Eu não gosto de estrangeirismo. É impressionante o quanto de palavras estrangeiras importadas se alastram pelo território vocálico brasileiro. Isso me causa antipatia.
Dia desses deparei-me com um tal de “bombshell” em uma postagem de fofoca sobre celebridades. Bombshell… É claro que pensei em bomba de gasolina da Shell. Nos comentários – o local mais interessante das redes sociais – várias pessoas se perguntavam o que significava tal palavra, uma arriscou com um “será que fulana é uma bomba?”. Como tudo na internet é veloz, logo apareceu uma alma gentil que explicou que “era uma gíria antiga utilizada nos cinemas americanos dos anos 1950, para dizer que uma loira é “bombástica”. Por que não valorizar a beleza com o emprego simples de “loiraça” ou mesmo “louraça”? Abarca beleza e proporciona grandiosidade.
A língua portuguesa é uma das mais belas do mundo e abundante em vocábulos com seus muitos sinônimos. Nada justifica o uso de palavras estrangeiras jogadas em meio as portuguesas como se joga dados. A sorte é aleatória. As palavras nos revelam.
Ao assistir um vídeo no YouTube, um influenciador inseria uma palavra estrangeira a cada quatro portuguesas. Era um tal de “mindset” para lá, “call” para cá e até um tal de “job”. Em algum momento, alguém enviou um comentário com uma citação inglesa, de tamanho razoável, para que ele comentasse a respeito, julgando que o mesmo conhecia e falava inglês. Mas não. O influenciador ficou sério e ao olhar acanhado para a câmera confessou que não sabia inglês.
Nos bons tempos como radialista, em especial como locutora de FM, várias eram as músicas executadas em inglês. Lembro que, no início, tinha muita dificuldade com a pronúncia e os locutores mais antigos sempre me lembravam: “Se não sabe ou não tem segurança quanto a pronúncia, é melhor não falar, senão ficará feio”. Segui com certa desconfiança até desenvolver a pronúncia básica. Com precaução sempre; medo, jamais.

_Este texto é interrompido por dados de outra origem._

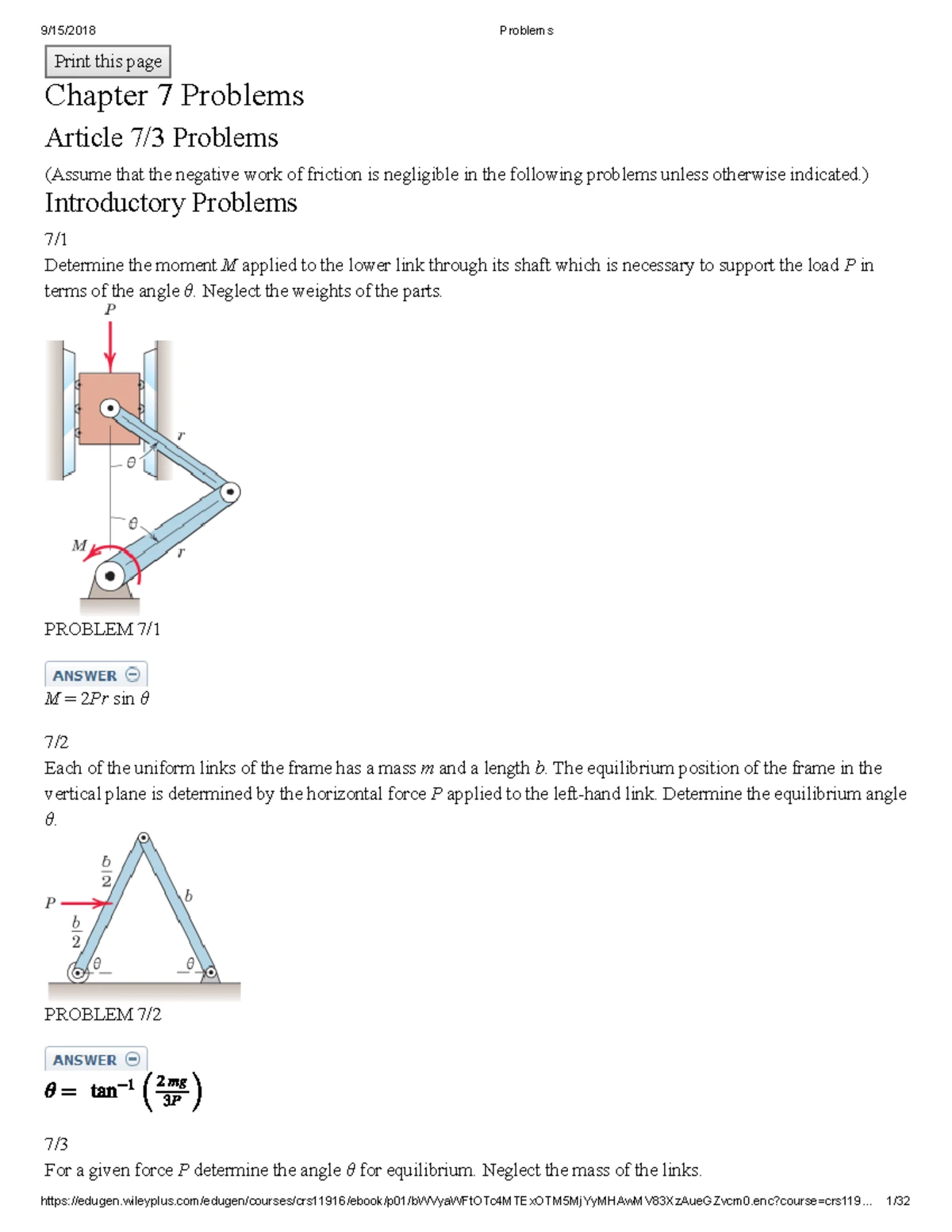 9/15/2018 Problems

Print this page

Chapter 7 Problems

Article 7/3 Problems

(Assume that the negative work of friction is negligible in the following problems unless otherwise indicated.)

Introductory Problems

7/1

Determine the moment $M$ applied to the lower link through its shaft which is necessary to support the load $P$ in terms of the angle $\theta$. Neglect the weights of the parts.

$P$

$r$

$\theta$

$\theta$

$M$

$r$

PROBLEM 7/1

ANSWER

$M = 2Pr \sin \theta$

7/2

Each of the uniform links of the frame has a mass $m$ and a length $b$. The equilibrium position of the frame in the vertical plane is determined by the horizontal force $P$ applied to the left-hand link. Determine the equilibrium angle $\theta$.

$\frac{b}{2}$

$P$

$\frac{b}{2}$

$b$

$\theta$

$\theta$

PROBLEM 7/2

ANSWER

$\theta = \tan^{-1}\left(\frac{2mg}{3P}\right)$

7/3

For a given force $P$ determine the angle $\theta$ for equilibrium. Neglect the mass of the links.

https://edugen.wileyplus.com/edugen/courses/crs11916/ebook/p01/bWVyaWFtOTc4MTExOTM5MjYyMHAwMV83XzAueGZvcm0.enc?course=crs119... 1/32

O uso do estrangeirismo não garante fluência na língua estrangeira. Vocábulos soltos não constroem frases. No fim, é um desrespeito com ambas. E ainda nesse fim: não se fala nem uma, nem outra e tampouco uma terceira (dialeto). A comunicação torna-se fria e as pessoas dispersam-se com rapidez.

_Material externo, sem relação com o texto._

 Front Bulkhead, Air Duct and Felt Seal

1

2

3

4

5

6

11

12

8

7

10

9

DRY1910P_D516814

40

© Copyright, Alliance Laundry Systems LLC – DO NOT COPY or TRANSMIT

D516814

Aprecio o regionalismo, atento-me as gírias, pois me permitem compreender outras culturas, conhecer um pouco o Brasil.
Em 2005 visitei Salvador, minha melhor viagem, agradável e rica. Assim que cheguei, minha amiga soteropolitana me perguntou “se eu comia água”. Prudentemente perguntei o significado, e ela: “como se diz na tua terra quando se quer beber muito?”. Sem titubear respondi: “Ah, encher a cara, chapar os cocos”. Ela não deixou evaporar: “Então, bora encher a cara, comer água?”. Aceitei.

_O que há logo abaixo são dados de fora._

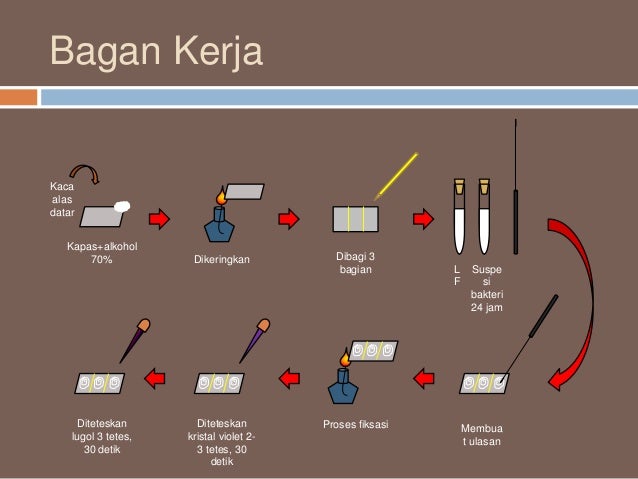 Bagan Kerja

Kaca alas datar

Kapas+alkohol 70%

Dikeringkan

Dibagi 3 bagian

L F

Suspe si bakteri 24 jam

Membua t ulasan

Proses fiksasi

Diteteskan kristal violet 2-3 tetes, 30 detik

Diteteskan lugol 3 tetes, 30 detik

Por dias, com o nosso grupo, perambulando por praias e tantos pontos turísticos, compreendi e dei razão ao uso corriqueiro da expressão: os baianos não bebem, comem com disposição e fartura. Ingerem doses volumosas. Faz todo sentido. Povo forte até na bebida. Um brinde aos conterrâneos de Caetano Veloso, que faço das palavras dele um pouco as minhas “que povo lindo!”.
Se a bombshell eleva uma beldade, o mesmo não se pode dizer do emprego de “mulherzinha”. Quando estive em Natal vi o quanto essa palavra é usada facilmente. Por lá, tudo bem. Porém, quando soube que uma nativa iria, em pouco tempo, passar alguns dias no Espírito Santo, achei melhor advertir: “Olha, quando chegar lá não use mulherzinha, pois literalmente é diminuir, menosprezar uma mulher e, ao contrário daqui, vai gerar confusão”.
E por falar no Espírito Santo há duas palavras que empregamos com naturalidade, em especial, a segunda: cacunda e gastura. A primeira se refere aos “ombros, costas”, desconfio que seja uma variação de “corcunda”. Já gastura é o mesmo que agonia. Compreensível se considerar o que algo gasto, algo que foi muito utilizado pode nos provocar.
Essas gírias, entre tantas outras, despertam um olhar compassivo sobre como o brasileiro, em diferentes estados e regiões, compreende o seu entorno. Isso não o empobrece. O uso estranho e compulsivo do estrangeirismo, sim.
A língua portuguesa, nossa bela herança lusa, é rica, viva e reciclável. Filha predileta do latim, é poética em si. Por fim, e sem cessar, a beleza das palavras encontra-se no seu correto emprego em um contexto. Bombástico.